Shocking fate of new Dreamworld rollercoaster revealed
A NEW $32 million rollercoaster tipped to lure millions of visitors as part of the city's post-coronavirus recovery is languishing in a carpark because the State Government won't cough up tens of millions of dollars promised in rescue packages.
Dreamworld had planned to start construction this month of its unnamed rollercoaster manufactured by MACK Rides. It was pitched last August as a key plank in the iconic park's turnaround strategy.
It will be the first multi-launch rollercoaster in the southern hemisphere with a top speed of 105km/h.
Instead of being built, 30 freight boxes of rollercoaster track are sitting in the Dreamworld carpark. They will be sent back to the freight company in Brisbane and stored. Another 60 boxes are still to be delivered.
The delay comes as pressure mounts on the State Government to release part of a $50 million package for animal and theme park operators promised last month.
The Bulletin revealed yesterday that the parks were waiting for a slice of the $2.5 billion jobs and business rescue package promised in March.
Village Roadshow, which owns Movie World and Sea World, and rival Ardent Leisure, which runs Dreamworld, are burning through up to $15 million and $10 million respectively each month, even after Federal Government subsidies are taken into account.
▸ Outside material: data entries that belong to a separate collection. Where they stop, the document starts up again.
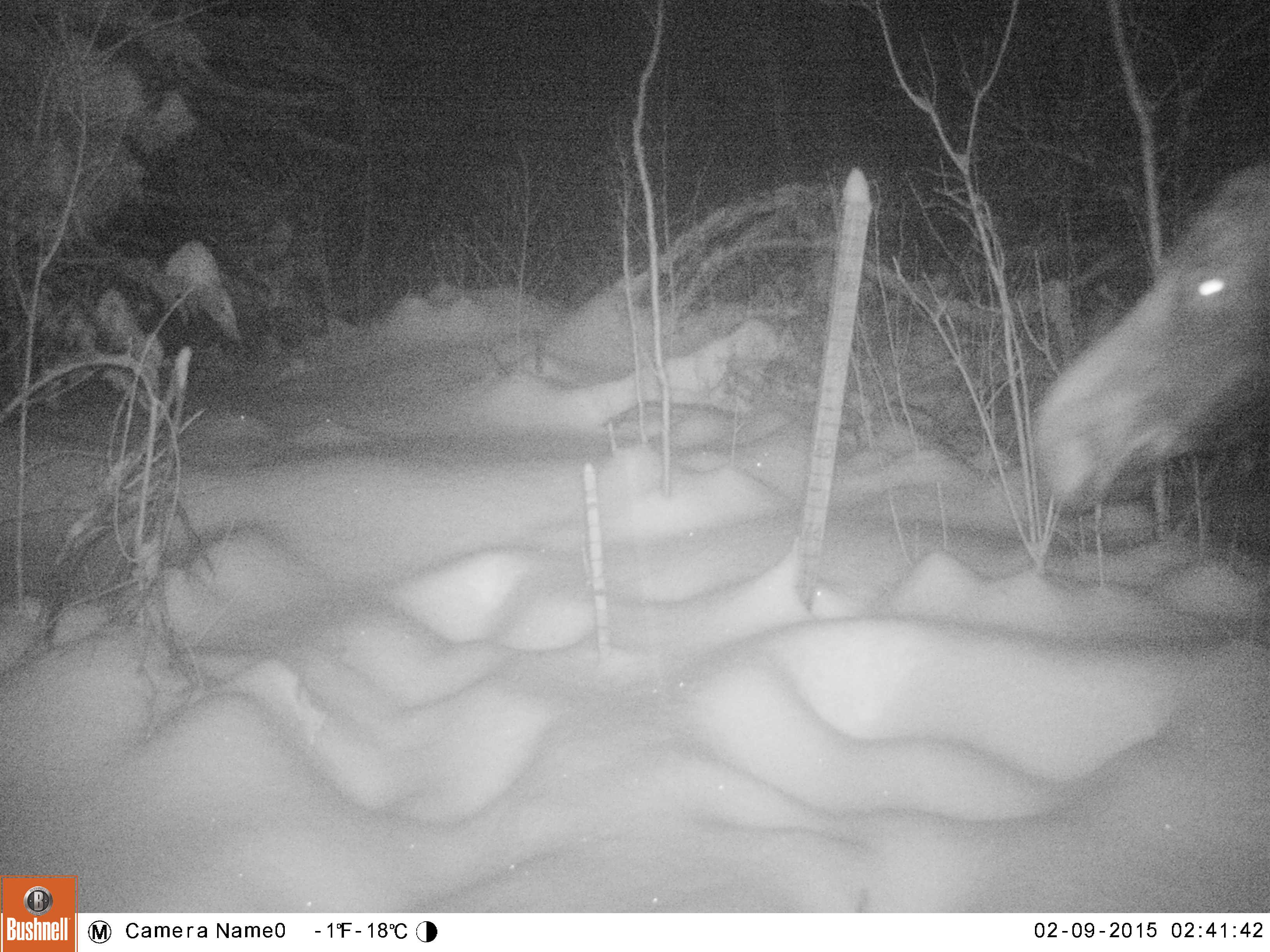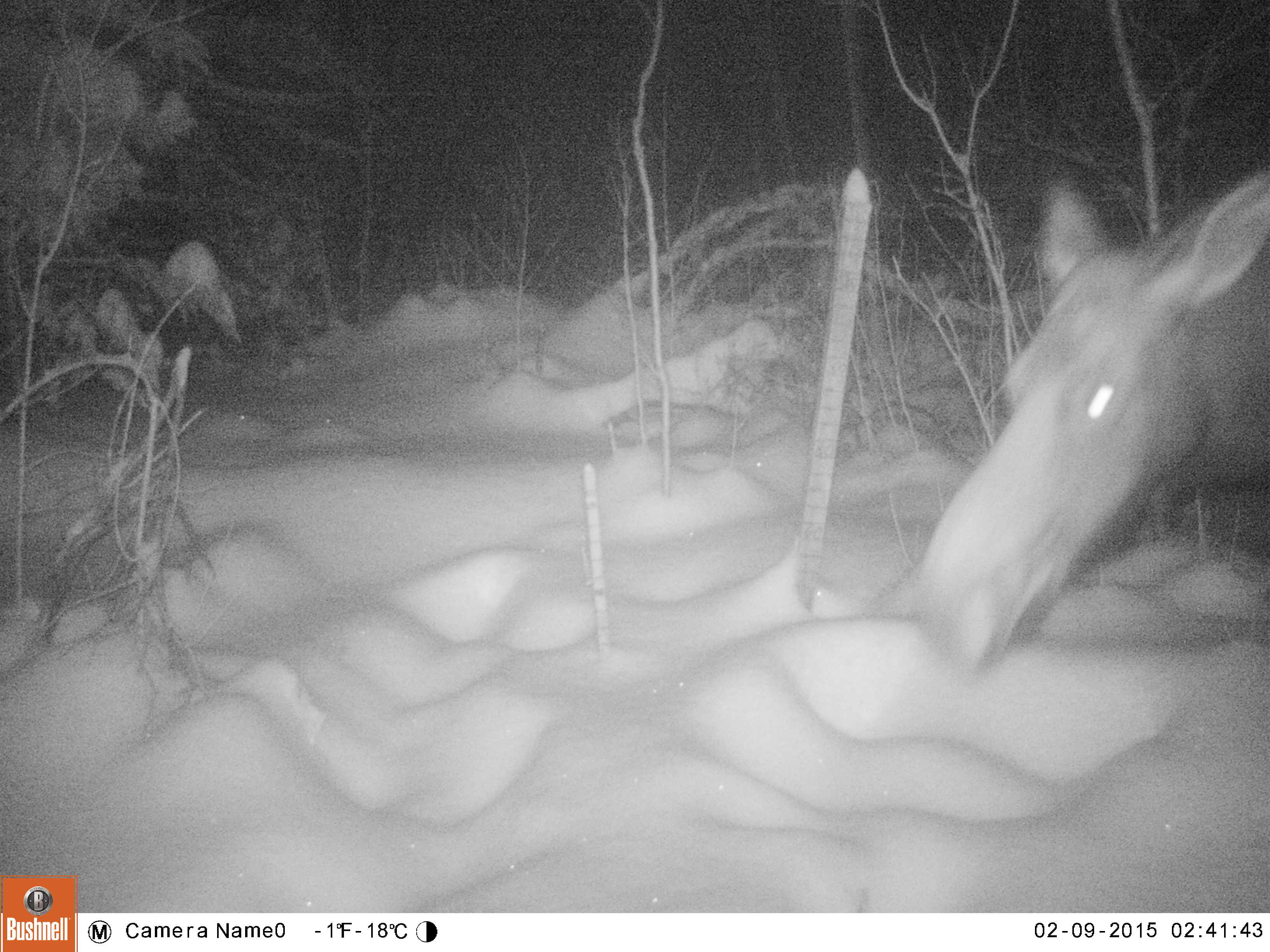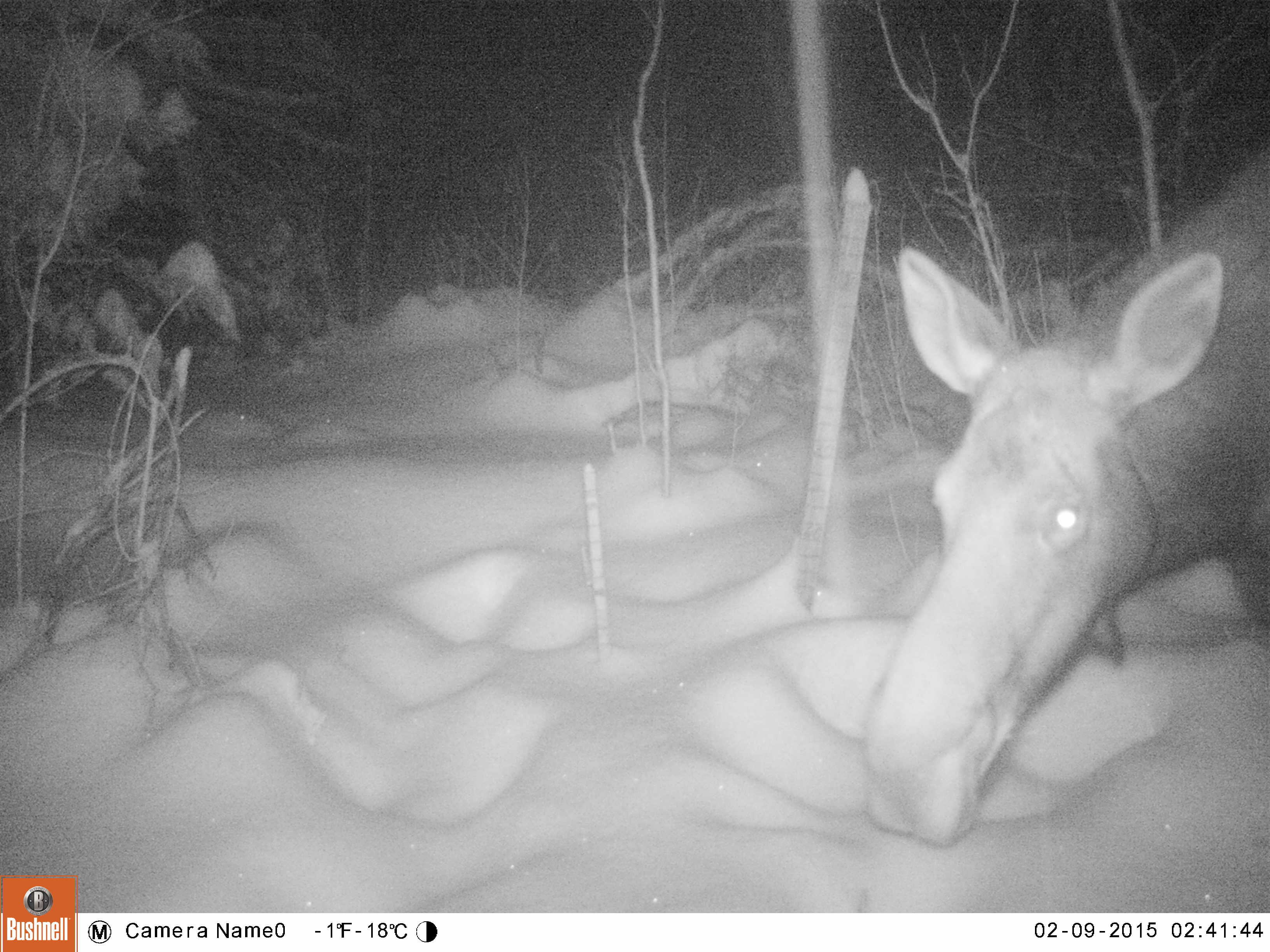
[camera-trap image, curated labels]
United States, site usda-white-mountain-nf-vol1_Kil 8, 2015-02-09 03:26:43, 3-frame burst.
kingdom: Animalia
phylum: Chordata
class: Mammalia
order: Artiodactyla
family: Cervidae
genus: Alces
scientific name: Alces alces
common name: moose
Moose (Alces alces).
The Bulletin reported yesterday the situation was becoming desperate with sources saying the money "could not come soon enough".
The State Government yesterday said talks were being finalised with the park operators.
A decision is expected this week.
Dreamworld chief strategy officer Paul Callender did not directly link the State Government funding to construction of the rollercoaster.
He said the $10 million the park was losing each month from the Government-mandated theme park closure would have been used to build the rollercoaster.
"It certainly requires funding. Ten million dollars is being burnt each month so that money when we are talking, about $17 million of contractor works, would have gone back into our capital investment.
"Certainly if we were trading that would have more than helped but funding is incredibly important at the moment."
Construction for the rollercoaster, when it starts, is expected to take up to nine months and employ more than 200 people.
Dreamworld owner Ardent Leisure froze capital expenditure, including work for the rollercoaster, in March after it was forced to close the park over coronavirus health concerns.
Since then it has been burning through $5 to $10 million cash each month.
Dreamworld CEO John Osborne said it was disappointing to put the project on hold, however he remained confident it would be ready next year.
"It is shovel ready and will be a real boost to local construction jobs and the tourism industry. We remain optimistic that we will be able to complete this world-class attraction in 2021 and continue to work with government to achieve a realistic opening date and funding."
Both Village Roadshow and Ardent have submitted COVID-safe plans to the State Government. They are being assessed.
These plans would mean parks would be exempt from future limitations, including this week's 20-person limit and 100-person limit in July.
Village said it was in the process of finishing its Vortex rollercoaster, part of The New Atlantis Precinct at Sea World.
Village COO Bikash Randhawa said the rollercoaster was 80 per cent finished with state certification to come and final work from engineers travelling from Germany.
Mr Randhawa said those engineers needed special permission to enter the country.